La métaphore qui représente surement le mieux le film est celle qui, reprise plus tard, le commence : une voiture qui travaille trop finit par rendre l’âme, comme celle qui resterait trop au repos. L’ennui permet le juste milieu entre ces deux états.
Ici, le personnage principal jamais nommé car incarnant le voyageur que chacun pourrait être se voit offrir contre son grès trois semaines non travaillée. En effet, lui et deux collègues parviennent à un village haut perché pour une mission professionnelle. A travers des routes sinueuses, le film s’ouvre sur une conversation répétitive qui les représentent aussi perdus physiquement que spirituellement. Où se trouve le tunnel ? Sommes-nous sans but ? Personne ne nous a donné d’indication ? Ils cherchent un arbre pour se repérer, arbre qui pourra, a posteriori, représenter un certain type de savoir. On finira par apprendre, au ¾ du film, que cette petite équipe s’est rendue dans les montages d’Iran pour filmer un reportage sur les traditions autour du deuil d’une femme qui n’est pas encore morte.

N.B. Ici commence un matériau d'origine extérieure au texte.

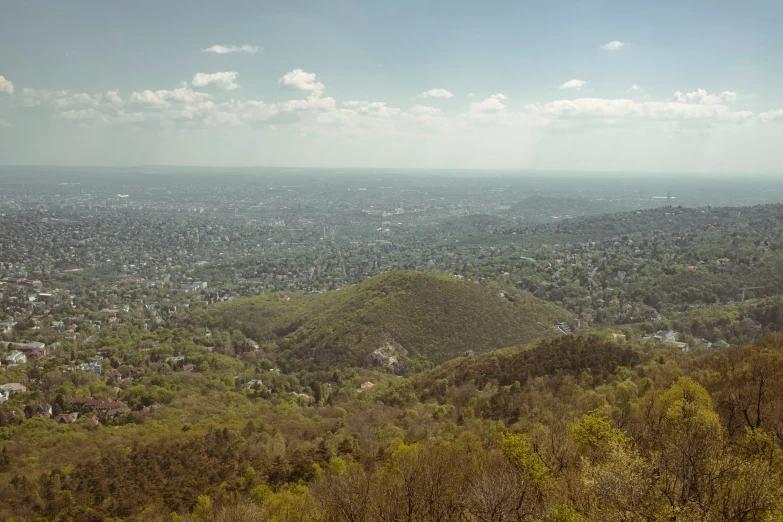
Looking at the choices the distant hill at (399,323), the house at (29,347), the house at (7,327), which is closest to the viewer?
the distant hill at (399,323)

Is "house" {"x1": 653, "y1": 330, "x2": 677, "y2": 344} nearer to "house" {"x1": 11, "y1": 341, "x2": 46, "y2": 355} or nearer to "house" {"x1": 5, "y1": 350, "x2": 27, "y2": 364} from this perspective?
"house" {"x1": 5, "y1": 350, "x2": 27, "y2": 364}

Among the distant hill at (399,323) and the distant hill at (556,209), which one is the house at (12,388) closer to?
the distant hill at (399,323)

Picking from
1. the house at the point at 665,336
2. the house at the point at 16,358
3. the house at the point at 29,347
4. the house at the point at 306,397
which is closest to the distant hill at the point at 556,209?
the house at the point at 665,336

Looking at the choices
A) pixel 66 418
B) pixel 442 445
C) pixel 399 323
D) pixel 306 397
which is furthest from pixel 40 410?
pixel 399 323

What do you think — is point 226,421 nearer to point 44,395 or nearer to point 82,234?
point 44,395

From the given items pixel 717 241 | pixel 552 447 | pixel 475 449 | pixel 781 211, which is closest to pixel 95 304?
pixel 475 449

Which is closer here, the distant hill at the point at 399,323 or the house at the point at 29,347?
the distant hill at the point at 399,323
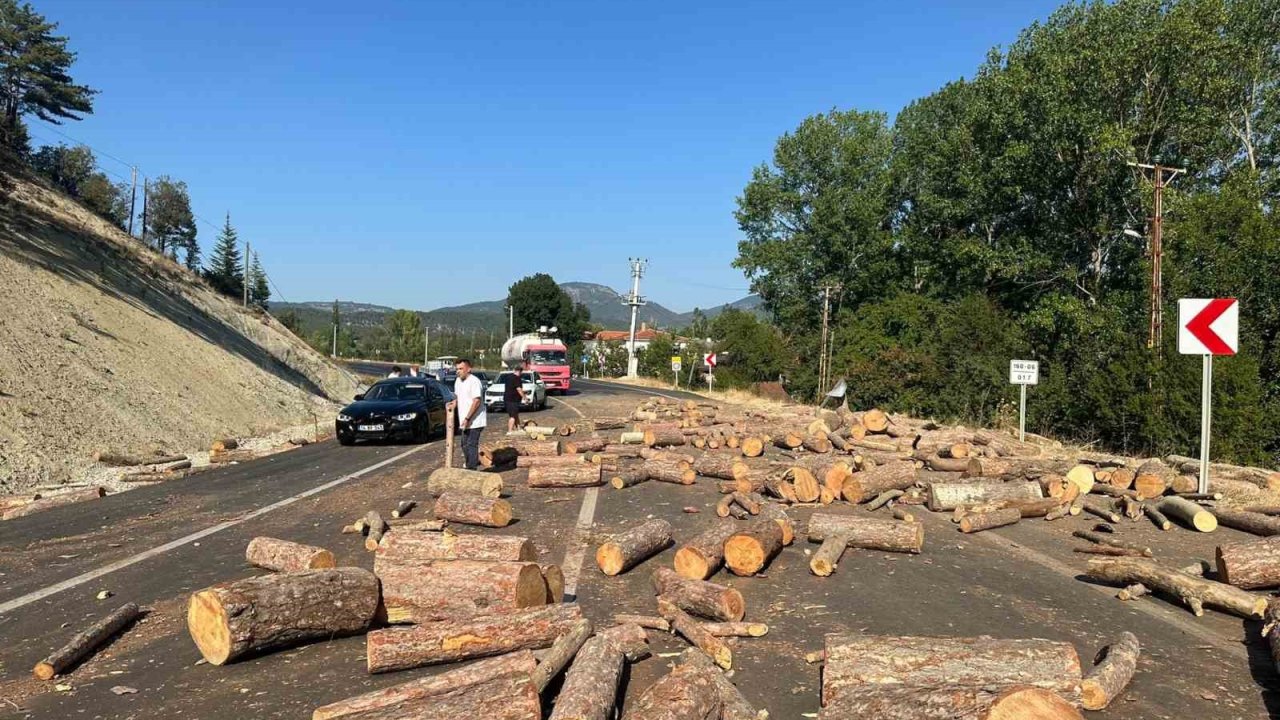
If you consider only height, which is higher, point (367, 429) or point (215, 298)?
point (215, 298)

Ils sont accueillis par un petit garçon qui en sait, ici, bien plus qu’eux. Mais il n’éclairera que le protagoniste principal, qui tente de se fondre dans ce nouvel environnement comme les couleurs de son habit en jean se fondent dans ce village blanc aux volets bleus. Le petit garçon, bien têtu à retourner à ses examens, lui montre le monde quand les 2 autres citadins paressent.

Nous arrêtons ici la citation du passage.